The theme of the news story that followed was, not surprisingly, adultery. The trajectory of the police investigation soon changed from suicide to murder—perhaps almost inevitably Gul would soon “become the focus of the undivided attention of the country’s police, politicians and press generating thousands of headlines over the course of the year.” That Zaidi was a popular poet and at least a few of his poems were about Gul further fuelled this frenzy then and continues to make this celebrated case a conversation stopper in Pakistan.
How and why this happened is compressed in Society Girl, an engrossing narrative of what was described as being Pakistan’s “first jet set murder case”. In uncovering the mystery, the authors have juxtaposed the sad story of Zaidi and Gul against the wider change of Pakistan’s federal crisis to illustrate how a society scandal got prioritised over historic developments that ultimately led to the breakup of the country. As the suicide became a murder investigation the book also reveals just how much a cocktail of high society sex and adultery can grip societal imagination and the deep layers of misogyny that underwrote public and personal mores.

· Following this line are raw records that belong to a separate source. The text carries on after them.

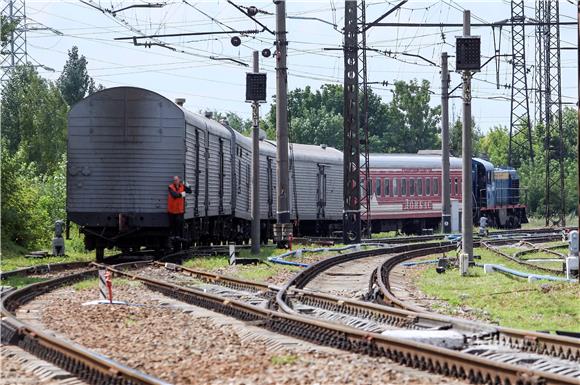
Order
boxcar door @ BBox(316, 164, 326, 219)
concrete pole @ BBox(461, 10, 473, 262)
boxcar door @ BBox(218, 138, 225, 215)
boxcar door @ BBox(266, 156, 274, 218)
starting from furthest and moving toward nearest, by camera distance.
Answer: boxcar door @ BBox(316, 164, 326, 219) → boxcar door @ BBox(266, 156, 274, 218) → boxcar door @ BBox(218, 138, 225, 215) → concrete pole @ BBox(461, 10, 473, 262)

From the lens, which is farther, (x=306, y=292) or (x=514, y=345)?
(x=306, y=292)

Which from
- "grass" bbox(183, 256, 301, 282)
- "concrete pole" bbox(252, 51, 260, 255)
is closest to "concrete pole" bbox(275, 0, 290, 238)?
"concrete pole" bbox(252, 51, 260, 255)

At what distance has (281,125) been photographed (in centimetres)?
2962

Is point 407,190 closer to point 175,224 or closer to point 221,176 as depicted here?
point 221,176

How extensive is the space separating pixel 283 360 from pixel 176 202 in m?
15.4

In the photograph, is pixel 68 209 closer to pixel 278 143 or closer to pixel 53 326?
pixel 278 143

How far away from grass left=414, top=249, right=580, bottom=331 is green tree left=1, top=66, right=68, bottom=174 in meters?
56.0

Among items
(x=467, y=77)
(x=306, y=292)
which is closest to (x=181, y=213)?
(x=467, y=77)

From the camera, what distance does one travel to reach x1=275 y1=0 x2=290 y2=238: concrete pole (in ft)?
96.9

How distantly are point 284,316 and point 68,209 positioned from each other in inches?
550

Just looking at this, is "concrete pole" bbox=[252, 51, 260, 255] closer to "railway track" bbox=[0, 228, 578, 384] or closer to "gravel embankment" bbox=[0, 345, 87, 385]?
"railway track" bbox=[0, 228, 578, 384]

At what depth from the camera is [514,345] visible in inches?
448

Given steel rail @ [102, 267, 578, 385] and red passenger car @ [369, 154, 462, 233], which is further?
red passenger car @ [369, 154, 462, 233]

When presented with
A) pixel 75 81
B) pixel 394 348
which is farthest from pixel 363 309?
pixel 75 81
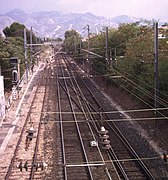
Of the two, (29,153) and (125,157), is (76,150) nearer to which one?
(29,153)

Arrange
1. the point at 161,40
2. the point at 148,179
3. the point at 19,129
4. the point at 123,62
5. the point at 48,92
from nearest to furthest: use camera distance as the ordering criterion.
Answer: the point at 148,179 < the point at 19,129 < the point at 161,40 < the point at 123,62 < the point at 48,92

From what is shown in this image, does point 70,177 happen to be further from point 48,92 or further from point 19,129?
point 48,92

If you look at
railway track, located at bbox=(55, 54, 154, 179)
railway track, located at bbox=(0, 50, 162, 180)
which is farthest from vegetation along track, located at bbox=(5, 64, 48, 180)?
railway track, located at bbox=(55, 54, 154, 179)

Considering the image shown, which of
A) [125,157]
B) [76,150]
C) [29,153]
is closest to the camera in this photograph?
[125,157]

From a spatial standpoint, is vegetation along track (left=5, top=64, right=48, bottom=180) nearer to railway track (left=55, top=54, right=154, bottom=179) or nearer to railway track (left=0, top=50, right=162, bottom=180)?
railway track (left=0, top=50, right=162, bottom=180)

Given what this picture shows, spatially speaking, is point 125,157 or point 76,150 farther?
point 76,150

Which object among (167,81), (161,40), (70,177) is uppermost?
(161,40)

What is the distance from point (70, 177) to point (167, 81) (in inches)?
255

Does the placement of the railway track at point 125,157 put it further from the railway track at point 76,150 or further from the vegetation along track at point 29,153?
the vegetation along track at point 29,153

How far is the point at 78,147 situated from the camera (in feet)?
44.5

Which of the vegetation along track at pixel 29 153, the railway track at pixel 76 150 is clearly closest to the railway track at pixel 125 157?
the railway track at pixel 76 150

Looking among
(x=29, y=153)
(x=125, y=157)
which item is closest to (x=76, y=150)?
(x=29, y=153)

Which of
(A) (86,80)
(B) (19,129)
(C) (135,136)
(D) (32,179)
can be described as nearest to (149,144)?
(C) (135,136)

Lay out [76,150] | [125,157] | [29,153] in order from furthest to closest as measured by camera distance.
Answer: [76,150] < [29,153] < [125,157]
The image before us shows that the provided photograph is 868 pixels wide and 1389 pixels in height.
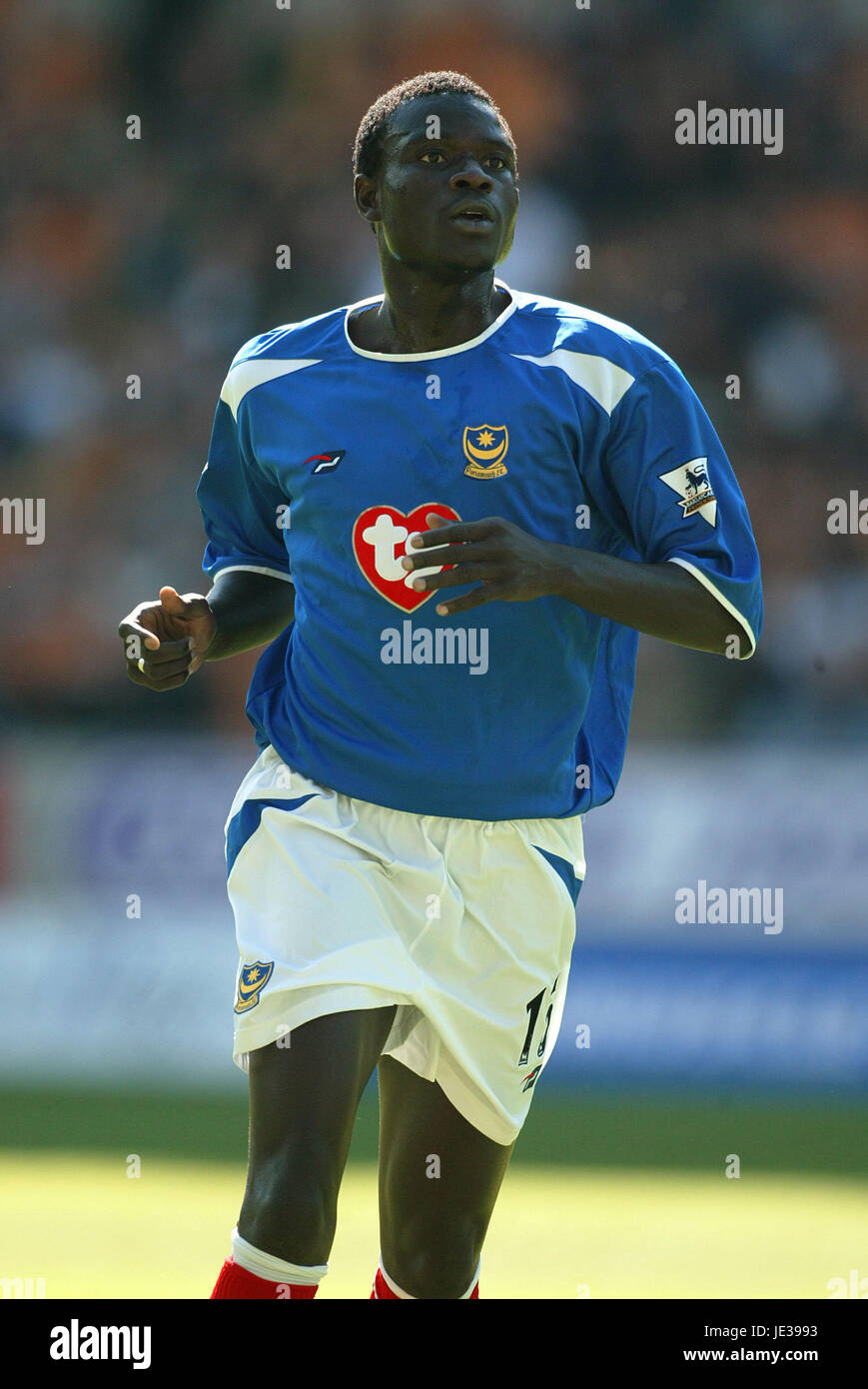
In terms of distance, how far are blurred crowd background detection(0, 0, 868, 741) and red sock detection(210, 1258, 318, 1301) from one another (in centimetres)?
651

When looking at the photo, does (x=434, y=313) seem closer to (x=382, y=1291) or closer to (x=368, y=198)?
(x=368, y=198)

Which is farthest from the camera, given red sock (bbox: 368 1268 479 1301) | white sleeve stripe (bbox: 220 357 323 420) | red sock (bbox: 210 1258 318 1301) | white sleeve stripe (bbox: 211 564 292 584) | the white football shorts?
white sleeve stripe (bbox: 211 564 292 584)

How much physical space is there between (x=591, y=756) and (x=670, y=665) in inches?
232

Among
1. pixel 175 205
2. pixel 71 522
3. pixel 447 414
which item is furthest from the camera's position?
pixel 175 205

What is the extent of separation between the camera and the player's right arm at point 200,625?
3.28 meters

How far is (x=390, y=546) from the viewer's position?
3.22 m

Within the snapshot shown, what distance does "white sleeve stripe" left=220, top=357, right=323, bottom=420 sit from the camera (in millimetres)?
3447

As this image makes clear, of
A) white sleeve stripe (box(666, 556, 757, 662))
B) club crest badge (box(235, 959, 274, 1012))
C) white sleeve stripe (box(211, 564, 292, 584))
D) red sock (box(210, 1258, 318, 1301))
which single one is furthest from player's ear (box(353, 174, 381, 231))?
red sock (box(210, 1258, 318, 1301))

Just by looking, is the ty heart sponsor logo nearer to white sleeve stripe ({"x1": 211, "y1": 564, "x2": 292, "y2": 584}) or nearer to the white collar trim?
the white collar trim

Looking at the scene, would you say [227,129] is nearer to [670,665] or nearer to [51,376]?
[51,376]

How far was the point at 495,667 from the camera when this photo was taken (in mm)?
3252

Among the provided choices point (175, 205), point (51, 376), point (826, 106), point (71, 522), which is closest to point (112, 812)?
point (71, 522)

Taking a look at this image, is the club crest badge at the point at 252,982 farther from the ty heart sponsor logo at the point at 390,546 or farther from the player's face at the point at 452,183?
the player's face at the point at 452,183

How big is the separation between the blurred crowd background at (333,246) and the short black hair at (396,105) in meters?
6.01
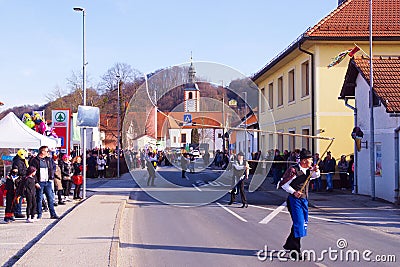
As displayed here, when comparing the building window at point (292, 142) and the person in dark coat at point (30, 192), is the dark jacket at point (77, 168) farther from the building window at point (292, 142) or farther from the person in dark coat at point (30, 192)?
the building window at point (292, 142)

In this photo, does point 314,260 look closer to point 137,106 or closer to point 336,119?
point 137,106

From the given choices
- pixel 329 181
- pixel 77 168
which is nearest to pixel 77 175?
pixel 77 168

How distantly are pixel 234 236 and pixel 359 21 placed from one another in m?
19.4

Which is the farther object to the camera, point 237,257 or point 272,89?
point 272,89

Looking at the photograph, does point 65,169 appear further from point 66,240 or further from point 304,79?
point 304,79

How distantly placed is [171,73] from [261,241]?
4.98m

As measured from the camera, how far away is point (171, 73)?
13.9 metres

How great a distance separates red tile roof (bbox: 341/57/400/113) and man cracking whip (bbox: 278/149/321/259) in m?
10.1

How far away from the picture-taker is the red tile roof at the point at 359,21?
1056 inches

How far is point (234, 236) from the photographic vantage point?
38.7 ft

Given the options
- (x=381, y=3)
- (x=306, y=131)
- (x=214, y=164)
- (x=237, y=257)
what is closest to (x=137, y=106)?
(x=237, y=257)

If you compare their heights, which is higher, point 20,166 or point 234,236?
point 20,166

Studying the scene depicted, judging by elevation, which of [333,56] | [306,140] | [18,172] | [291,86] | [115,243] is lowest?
[115,243]

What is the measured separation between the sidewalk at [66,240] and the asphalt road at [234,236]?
379mm
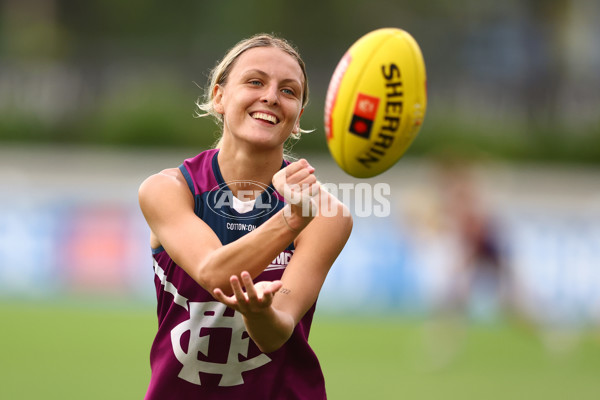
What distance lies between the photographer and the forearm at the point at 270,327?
3.51 m

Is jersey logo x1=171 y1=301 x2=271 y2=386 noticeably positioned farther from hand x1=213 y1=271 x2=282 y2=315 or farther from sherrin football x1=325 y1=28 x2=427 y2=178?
sherrin football x1=325 y1=28 x2=427 y2=178

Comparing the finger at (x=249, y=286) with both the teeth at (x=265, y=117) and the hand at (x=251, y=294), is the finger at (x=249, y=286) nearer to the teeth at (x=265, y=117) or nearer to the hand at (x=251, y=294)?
the hand at (x=251, y=294)

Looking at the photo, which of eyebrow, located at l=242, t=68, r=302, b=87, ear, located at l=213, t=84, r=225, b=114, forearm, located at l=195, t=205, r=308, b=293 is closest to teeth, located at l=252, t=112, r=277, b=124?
eyebrow, located at l=242, t=68, r=302, b=87

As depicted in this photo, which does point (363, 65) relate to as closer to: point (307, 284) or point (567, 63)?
point (307, 284)

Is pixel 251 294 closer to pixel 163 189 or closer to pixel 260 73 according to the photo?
pixel 163 189

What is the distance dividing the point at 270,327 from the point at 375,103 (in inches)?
38.7

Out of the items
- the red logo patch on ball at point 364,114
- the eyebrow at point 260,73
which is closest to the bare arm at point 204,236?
the red logo patch on ball at point 364,114

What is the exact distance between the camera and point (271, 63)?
12.8 feet

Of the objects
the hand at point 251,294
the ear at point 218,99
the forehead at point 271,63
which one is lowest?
the hand at point 251,294

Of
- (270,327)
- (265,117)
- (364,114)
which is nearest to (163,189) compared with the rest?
(265,117)

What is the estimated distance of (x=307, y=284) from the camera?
3.79 metres

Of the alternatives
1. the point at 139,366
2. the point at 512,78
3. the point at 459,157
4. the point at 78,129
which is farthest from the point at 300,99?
the point at 512,78

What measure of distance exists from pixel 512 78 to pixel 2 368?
45.4 feet

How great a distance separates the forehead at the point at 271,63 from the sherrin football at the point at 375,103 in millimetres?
197
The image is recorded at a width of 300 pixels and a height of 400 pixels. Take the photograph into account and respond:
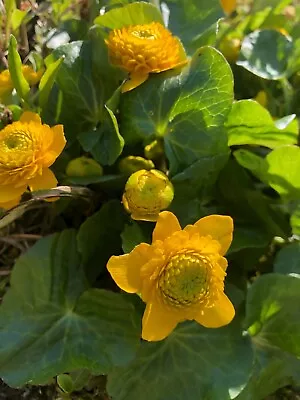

The balance of evidence and probability suggests that Zaidi did die by suicide in a state of depression. The case against Gul was driven largely by media interest and innuendo and by the sentiment that an adulteress was capable of anything. She was finally acquitted, but the process of the investigation and the legal proceedings is revealing both of social prejudices as equally of how a high-profile media circus can blindside so many people, or allow them to be willingly distracted from the larger drama of the breakup of their country.
The book is a riveting archival investigation written with a fine sense of drama and an eye for detail. This story of a society scandal and a deep tragedy for those directly impacted, is also in many ways a fascinating snapshot of the social history of upper-class Karachi and Pakistan in a transformative year of its history. A gripping read and highly recommended.